Cristina
Rivera Garza
The mystery and obscurity that envelop Christina Rivera Garza’s fiction caress both gender and genre, words with a shared etymology. In The Iliac Crest, her second novel, gothic shades into noir, noir into fable, with fable climaxing in the metafiction cherished by Nabokov, Calvino, and Borges. Nothing is definitive anymore, least of all the relationship between anatomy and gender. This unsettling of boundaries conjures up various terms to describe Rivera Garza’s body of work as a writer and as a professor of Hispanic Studies at the University of Houston: feminist, queer, trans, posthuman, and – the term stressed by the MacArthur Foundation which awarded her a “genius” grant in 2020 – transnational. The will to place her fiction seems to betray the very evasions on which it depends. But these terms help to excavate the political imagination of her sensuous border crossings and the national history behind her aesthetic of disappearance. After all, in Mexico, where she was born, women do not fade into texts with mysterious grace. They are snatched from the streets and thrown into unmarked cars.
Knowing and touching: these are the axes on which Rivera Garza’s fiction turns, with a certain predictable steadiness. Yet her single-mindedness is offset by the lure of her fractured forms, her gnomic sentences, and her fairy-tale settings. In her second collection, Ningún Reloj Cuenta Esto, men seeking women from their pasts trip from one metaphysical plane to another – from dream world to waking life, from the harsh present to the glow of memory. The stories in her third collection, La Frontera Más Distante, are crafted as elliptical variations on detective fiction, edging her readers toward, as she puts it, “a suspension of belief, a sudden break with the rules of the real.” Detectives, journalists, and anthropologists’ journeys in bewilderment from a city to its outskirts. Arriving in the desert, the mountains, or the taiga, they discover that men are women, women are trees, and trees are part beast, part shadow, creeping across the forest floor, indifferent to human intrusions.
What do her characters come to know? At first, nothing other than their frustrated desire to know. Then the pleasure of abandoning their quest and submitting to the ecstasy of not knowing, of pure physical sensation. The irrepressible energy of sexual desire grafts flesh onto the bones of Rivera Garza’s characters. Indeed, they are not so much people as exposed nerve endings, preternaturally responsive to the presence of others. In most other ways, they remain willfully undifferentiated. Search her New and Selected Stories for a character with a proper name and you will find only a handful. When they are not simply anonymous, they are given names like the Stranger, the Elderly Man, the Woman Who Disappeared Behind a Whirlwind. The substitution of a descriptive epithet is a baptismal act that reveals the lie behind all description. There is nothing natural or essential about the words – “man,” “woman” – that categorize people.
How to write about sexual experience in a way that is at once desiring and loving –unprecedented, unrepeatable, and always transparent?
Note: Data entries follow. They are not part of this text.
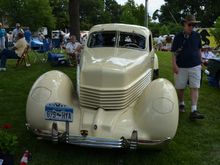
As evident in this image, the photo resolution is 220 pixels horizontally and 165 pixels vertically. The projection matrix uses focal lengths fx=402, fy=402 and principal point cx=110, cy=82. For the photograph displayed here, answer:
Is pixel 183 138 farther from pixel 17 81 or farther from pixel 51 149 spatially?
pixel 17 81

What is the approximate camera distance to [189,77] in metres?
7.48

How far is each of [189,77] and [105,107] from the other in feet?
7.38

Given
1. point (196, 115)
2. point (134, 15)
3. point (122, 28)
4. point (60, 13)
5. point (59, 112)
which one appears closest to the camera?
point (59, 112)

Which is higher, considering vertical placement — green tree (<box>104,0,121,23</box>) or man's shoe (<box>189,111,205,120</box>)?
man's shoe (<box>189,111,205,120</box>)

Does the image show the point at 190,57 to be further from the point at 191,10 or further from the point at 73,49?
the point at 191,10

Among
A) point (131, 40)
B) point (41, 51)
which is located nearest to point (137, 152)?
point (131, 40)

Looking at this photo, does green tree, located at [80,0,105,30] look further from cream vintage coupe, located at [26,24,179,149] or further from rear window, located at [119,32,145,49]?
cream vintage coupe, located at [26,24,179,149]

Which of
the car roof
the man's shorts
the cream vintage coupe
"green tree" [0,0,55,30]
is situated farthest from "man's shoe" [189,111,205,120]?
"green tree" [0,0,55,30]

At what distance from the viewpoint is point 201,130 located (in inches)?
279

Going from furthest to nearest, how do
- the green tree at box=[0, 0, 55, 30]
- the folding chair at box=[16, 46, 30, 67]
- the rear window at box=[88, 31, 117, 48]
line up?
1. the green tree at box=[0, 0, 55, 30]
2. the folding chair at box=[16, 46, 30, 67]
3. the rear window at box=[88, 31, 117, 48]

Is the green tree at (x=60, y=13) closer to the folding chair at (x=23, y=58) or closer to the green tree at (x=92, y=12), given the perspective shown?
the green tree at (x=92, y=12)

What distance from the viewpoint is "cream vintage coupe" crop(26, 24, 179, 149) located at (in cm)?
533

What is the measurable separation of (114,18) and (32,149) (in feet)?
255

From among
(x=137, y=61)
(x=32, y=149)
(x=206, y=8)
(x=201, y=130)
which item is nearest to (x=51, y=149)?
(x=32, y=149)
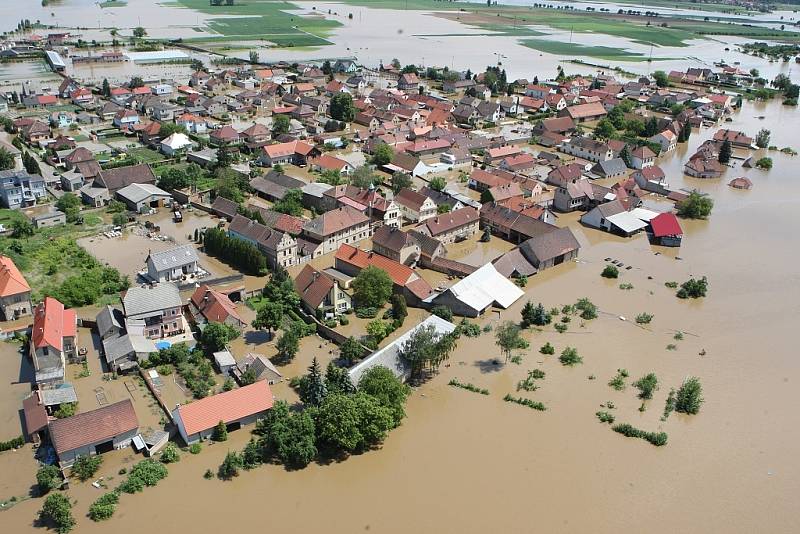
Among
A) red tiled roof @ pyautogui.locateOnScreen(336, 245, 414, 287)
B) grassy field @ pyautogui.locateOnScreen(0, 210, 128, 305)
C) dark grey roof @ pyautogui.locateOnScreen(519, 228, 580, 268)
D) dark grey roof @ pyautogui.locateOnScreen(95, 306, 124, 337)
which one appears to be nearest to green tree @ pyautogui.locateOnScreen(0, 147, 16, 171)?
grassy field @ pyautogui.locateOnScreen(0, 210, 128, 305)

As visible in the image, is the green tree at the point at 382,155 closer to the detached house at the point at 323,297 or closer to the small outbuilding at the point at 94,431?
the detached house at the point at 323,297

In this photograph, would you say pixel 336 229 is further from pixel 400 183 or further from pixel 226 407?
pixel 226 407

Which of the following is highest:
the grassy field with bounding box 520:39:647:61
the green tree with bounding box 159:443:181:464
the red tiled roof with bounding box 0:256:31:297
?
the grassy field with bounding box 520:39:647:61

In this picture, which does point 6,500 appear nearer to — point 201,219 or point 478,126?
point 201,219

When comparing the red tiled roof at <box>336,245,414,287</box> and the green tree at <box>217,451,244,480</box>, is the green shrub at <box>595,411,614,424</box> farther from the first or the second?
the green tree at <box>217,451,244,480</box>

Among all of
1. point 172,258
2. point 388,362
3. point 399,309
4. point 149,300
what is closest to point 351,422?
point 388,362

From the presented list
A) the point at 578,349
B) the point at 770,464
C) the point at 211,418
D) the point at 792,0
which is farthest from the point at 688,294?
the point at 792,0

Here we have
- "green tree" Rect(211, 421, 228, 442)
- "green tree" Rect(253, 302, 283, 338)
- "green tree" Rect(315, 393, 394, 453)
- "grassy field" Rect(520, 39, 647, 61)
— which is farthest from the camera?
"grassy field" Rect(520, 39, 647, 61)
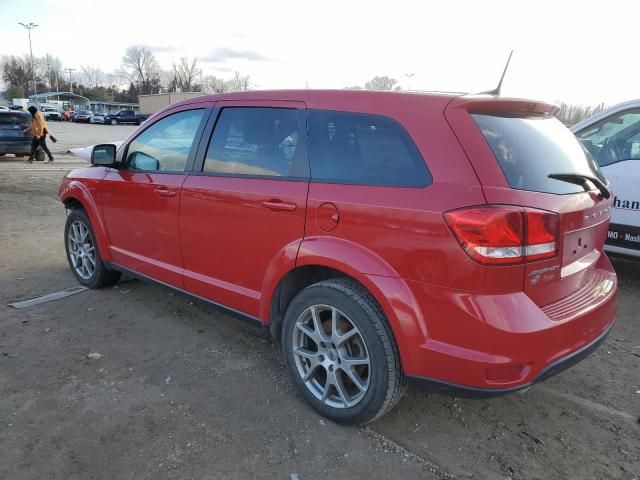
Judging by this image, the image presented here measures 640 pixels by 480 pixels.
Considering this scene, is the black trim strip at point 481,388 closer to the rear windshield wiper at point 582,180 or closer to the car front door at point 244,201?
the rear windshield wiper at point 582,180

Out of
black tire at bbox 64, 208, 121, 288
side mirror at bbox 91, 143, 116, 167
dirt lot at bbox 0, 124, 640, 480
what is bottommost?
dirt lot at bbox 0, 124, 640, 480

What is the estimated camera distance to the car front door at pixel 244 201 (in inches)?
113

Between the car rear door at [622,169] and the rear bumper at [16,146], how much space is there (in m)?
14.9

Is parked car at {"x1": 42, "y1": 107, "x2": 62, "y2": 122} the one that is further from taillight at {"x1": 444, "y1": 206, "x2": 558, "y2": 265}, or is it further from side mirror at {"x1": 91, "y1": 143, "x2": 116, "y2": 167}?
taillight at {"x1": 444, "y1": 206, "x2": 558, "y2": 265}

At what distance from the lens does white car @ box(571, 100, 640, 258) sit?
4.81 meters

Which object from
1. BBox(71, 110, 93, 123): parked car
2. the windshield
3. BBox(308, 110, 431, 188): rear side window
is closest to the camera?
BBox(308, 110, 431, 188): rear side window

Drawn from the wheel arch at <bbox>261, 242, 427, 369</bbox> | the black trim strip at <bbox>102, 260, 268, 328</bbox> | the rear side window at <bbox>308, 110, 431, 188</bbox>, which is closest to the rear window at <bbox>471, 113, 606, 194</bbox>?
the rear side window at <bbox>308, 110, 431, 188</bbox>

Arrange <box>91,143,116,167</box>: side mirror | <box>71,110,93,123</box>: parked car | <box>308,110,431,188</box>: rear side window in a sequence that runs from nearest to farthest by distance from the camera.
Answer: <box>308,110,431,188</box>: rear side window → <box>91,143,116,167</box>: side mirror → <box>71,110,93,123</box>: parked car

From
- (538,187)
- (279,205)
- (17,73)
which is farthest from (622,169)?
(17,73)

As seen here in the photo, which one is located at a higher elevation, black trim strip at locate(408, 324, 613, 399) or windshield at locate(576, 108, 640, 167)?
windshield at locate(576, 108, 640, 167)

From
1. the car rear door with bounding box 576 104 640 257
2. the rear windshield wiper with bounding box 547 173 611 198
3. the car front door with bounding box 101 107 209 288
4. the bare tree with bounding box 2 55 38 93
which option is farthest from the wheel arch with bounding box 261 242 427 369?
the bare tree with bounding box 2 55 38 93

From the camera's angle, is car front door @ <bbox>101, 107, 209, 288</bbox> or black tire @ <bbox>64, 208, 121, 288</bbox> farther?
black tire @ <bbox>64, 208, 121, 288</bbox>

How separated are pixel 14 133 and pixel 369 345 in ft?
50.4

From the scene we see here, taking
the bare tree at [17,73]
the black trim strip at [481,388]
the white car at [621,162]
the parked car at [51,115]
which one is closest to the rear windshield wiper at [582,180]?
the black trim strip at [481,388]
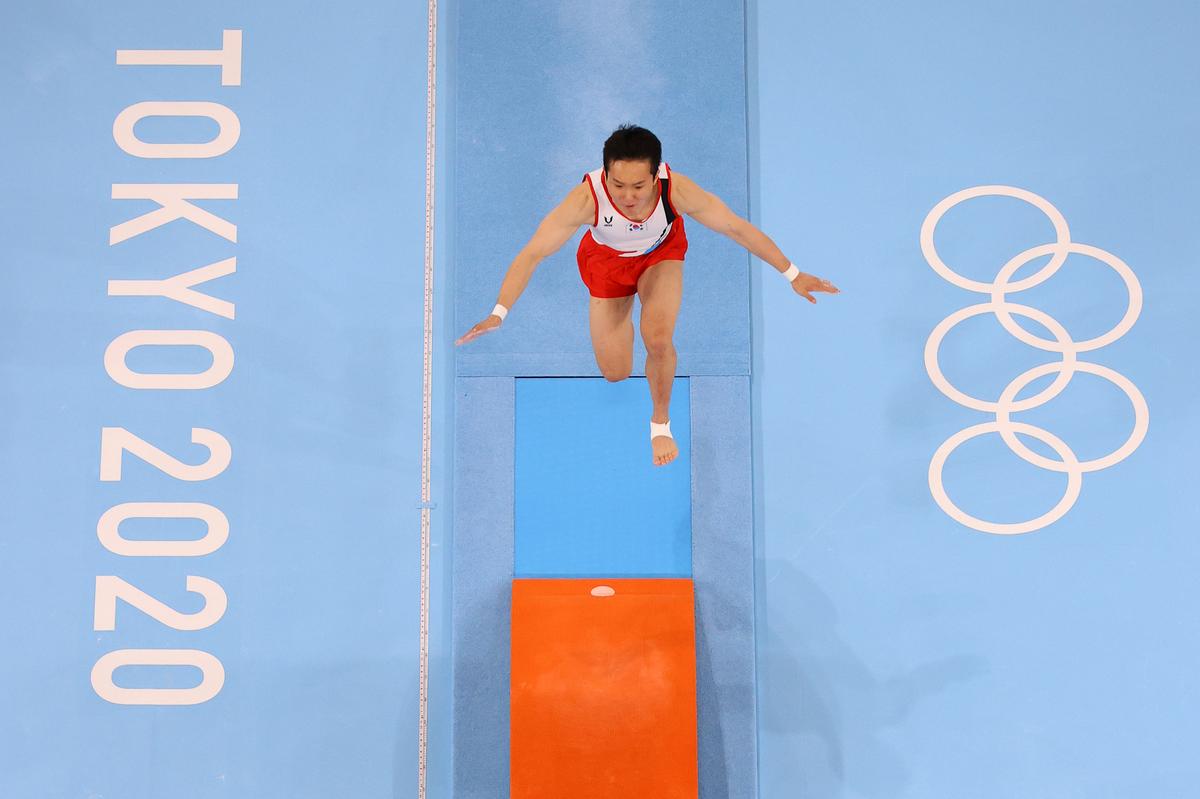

The nimbus of love, a word Rivera Garza dares not speak, creates a little pocket of freedom around her characters. Their touch shelters them from the idea that the knowledge of anthropologists, doctors, or governments can control why we want who we want. It spurs the mind beyond what seems most real, because it is most painful – death, cruelty – to find pleasure in imagining the relations between bodies.